Please copy exactly the lines that begin with the one containing "What is the approximate" and end with the last line of the entries.

## BEGIN

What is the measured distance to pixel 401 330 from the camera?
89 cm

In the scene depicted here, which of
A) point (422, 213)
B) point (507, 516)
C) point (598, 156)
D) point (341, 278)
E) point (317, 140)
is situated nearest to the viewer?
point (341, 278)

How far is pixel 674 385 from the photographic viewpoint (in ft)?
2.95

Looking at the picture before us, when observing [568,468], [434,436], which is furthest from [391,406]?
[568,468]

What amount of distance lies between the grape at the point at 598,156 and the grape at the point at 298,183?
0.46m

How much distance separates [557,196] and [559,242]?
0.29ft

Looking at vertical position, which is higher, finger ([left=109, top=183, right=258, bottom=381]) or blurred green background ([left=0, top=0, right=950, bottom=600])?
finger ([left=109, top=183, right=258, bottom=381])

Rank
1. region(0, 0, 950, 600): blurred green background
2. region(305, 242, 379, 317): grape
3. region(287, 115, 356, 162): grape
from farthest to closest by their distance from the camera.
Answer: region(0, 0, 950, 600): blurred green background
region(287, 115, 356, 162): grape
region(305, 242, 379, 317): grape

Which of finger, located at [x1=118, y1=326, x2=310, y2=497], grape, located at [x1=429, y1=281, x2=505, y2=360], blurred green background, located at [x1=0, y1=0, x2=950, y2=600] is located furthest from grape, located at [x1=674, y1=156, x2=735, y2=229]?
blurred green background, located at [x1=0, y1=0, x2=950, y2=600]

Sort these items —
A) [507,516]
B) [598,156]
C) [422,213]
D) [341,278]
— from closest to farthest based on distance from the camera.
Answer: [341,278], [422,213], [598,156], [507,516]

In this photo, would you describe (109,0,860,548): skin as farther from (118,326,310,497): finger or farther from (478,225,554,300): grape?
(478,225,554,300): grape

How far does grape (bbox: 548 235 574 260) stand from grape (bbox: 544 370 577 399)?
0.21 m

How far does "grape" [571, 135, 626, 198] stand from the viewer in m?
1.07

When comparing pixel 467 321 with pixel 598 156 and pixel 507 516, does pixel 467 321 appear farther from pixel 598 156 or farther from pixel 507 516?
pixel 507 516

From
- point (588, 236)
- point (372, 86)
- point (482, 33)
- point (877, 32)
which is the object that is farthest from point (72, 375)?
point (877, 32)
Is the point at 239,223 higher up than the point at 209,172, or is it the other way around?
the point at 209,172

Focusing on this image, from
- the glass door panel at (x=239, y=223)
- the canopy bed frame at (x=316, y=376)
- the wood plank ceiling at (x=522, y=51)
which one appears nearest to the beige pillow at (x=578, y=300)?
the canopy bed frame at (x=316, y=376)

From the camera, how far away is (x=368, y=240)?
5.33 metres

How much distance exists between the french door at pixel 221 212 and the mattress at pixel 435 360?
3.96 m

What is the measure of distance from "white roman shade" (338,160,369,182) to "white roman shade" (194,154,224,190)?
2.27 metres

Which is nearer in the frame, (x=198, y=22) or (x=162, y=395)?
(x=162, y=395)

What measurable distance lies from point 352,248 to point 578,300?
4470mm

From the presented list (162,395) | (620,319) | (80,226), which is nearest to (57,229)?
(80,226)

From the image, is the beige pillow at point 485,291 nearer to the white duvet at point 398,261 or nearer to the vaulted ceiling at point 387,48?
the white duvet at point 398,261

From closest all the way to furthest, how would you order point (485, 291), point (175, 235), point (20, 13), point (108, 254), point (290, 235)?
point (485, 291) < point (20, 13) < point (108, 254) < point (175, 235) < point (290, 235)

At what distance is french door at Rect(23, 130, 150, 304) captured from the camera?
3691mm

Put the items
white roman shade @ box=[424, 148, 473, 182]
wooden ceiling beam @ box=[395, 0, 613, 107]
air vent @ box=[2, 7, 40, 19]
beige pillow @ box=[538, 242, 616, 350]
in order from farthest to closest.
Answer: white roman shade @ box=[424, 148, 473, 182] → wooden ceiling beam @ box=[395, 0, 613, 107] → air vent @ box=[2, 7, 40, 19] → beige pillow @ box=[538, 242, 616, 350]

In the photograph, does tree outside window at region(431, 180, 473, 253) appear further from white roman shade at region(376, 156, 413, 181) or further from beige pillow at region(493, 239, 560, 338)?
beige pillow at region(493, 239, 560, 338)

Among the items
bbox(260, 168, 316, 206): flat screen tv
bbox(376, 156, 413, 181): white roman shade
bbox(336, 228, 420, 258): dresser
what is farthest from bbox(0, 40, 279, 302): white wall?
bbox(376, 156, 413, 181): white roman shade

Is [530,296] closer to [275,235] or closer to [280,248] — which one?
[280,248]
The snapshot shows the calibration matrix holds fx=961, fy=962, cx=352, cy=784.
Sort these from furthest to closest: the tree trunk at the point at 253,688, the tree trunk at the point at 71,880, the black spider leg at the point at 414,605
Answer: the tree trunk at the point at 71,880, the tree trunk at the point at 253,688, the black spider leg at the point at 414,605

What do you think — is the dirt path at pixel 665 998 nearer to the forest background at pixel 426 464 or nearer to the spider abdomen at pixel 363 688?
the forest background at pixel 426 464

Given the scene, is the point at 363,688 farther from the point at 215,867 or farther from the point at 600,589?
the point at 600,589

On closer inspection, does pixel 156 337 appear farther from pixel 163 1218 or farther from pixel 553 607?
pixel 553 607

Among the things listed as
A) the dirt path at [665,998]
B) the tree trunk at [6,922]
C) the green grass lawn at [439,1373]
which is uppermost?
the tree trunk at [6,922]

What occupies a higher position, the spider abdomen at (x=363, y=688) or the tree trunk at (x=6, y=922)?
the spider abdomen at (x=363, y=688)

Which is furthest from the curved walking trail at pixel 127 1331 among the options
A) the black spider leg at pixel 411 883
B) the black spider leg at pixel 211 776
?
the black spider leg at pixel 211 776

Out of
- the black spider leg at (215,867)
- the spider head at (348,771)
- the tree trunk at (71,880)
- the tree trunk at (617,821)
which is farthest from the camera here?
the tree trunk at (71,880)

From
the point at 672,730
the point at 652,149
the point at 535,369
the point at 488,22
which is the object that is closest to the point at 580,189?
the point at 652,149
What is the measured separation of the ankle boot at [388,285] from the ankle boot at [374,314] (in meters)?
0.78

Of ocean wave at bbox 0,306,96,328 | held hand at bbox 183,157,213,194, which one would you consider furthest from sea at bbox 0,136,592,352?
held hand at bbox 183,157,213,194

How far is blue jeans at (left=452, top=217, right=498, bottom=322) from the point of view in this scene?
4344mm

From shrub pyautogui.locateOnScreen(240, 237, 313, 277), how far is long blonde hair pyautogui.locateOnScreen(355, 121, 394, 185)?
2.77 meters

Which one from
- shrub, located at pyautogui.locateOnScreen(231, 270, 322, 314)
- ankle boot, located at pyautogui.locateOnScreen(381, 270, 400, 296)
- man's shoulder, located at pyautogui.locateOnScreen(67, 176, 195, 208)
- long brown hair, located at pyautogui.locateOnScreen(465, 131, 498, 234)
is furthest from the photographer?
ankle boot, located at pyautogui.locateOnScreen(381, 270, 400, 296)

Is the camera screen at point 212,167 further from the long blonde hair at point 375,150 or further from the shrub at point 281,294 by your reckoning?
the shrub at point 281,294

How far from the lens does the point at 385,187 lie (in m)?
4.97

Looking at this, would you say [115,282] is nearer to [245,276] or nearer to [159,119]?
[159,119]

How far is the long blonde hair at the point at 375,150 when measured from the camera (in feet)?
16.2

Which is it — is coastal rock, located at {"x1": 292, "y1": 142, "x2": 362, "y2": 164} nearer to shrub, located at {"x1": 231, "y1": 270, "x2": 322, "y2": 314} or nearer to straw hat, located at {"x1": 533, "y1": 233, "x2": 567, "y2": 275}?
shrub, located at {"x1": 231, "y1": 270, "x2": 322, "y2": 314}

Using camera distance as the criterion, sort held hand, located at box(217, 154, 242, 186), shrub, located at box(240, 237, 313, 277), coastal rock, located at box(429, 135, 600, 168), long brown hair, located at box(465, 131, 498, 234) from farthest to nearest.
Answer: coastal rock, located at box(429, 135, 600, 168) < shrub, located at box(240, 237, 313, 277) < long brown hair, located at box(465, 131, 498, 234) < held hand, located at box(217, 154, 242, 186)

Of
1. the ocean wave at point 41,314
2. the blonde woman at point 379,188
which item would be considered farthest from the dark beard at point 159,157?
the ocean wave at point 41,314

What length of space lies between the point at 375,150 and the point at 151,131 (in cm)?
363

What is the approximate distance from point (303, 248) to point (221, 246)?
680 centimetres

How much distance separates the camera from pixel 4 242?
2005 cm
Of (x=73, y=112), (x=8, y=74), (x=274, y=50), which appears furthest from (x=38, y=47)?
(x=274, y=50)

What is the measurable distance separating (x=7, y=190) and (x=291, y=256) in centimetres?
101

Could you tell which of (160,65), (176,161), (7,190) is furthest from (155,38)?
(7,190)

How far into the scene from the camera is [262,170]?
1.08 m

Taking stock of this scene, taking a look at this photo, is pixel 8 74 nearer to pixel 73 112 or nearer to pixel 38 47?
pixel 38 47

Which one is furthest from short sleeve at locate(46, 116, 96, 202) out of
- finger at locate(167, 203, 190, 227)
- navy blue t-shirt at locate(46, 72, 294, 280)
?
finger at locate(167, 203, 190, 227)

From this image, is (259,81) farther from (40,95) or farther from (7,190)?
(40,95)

## END

• [Exercise output]:
What is the approximate distance from point (303, 248) to point (221, 246)?
680 centimetres

How much distance separates the camera from pixel 4 242?
2005 cm
Of (x=73, y=112), (x=8, y=74), (x=274, y=50), which appears furthest from (x=38, y=47)?
(x=274, y=50)

What is the measurable distance separating (x=7, y=190) and (x=291, y=256) in centimetres?
101

Could you tell which of (160,65), (176,161), (7,190) is furthest from (155,38)?
(7,190)

How far into the scene from the camera is [262,170]?
1.08 m

Taking stock of this scene, taking a look at this photo, is pixel 8 74 nearer to pixel 73 112 or nearer to pixel 38 47?
pixel 38 47

Which one is furthest from short sleeve at locate(46, 116, 96, 202) out of
- finger at locate(167, 203, 190, 227)
- navy blue t-shirt at locate(46, 72, 294, 280)
?
finger at locate(167, 203, 190, 227)

From this image, is (259,81) farther from (40,95) or farther from (7,190)?
(40,95)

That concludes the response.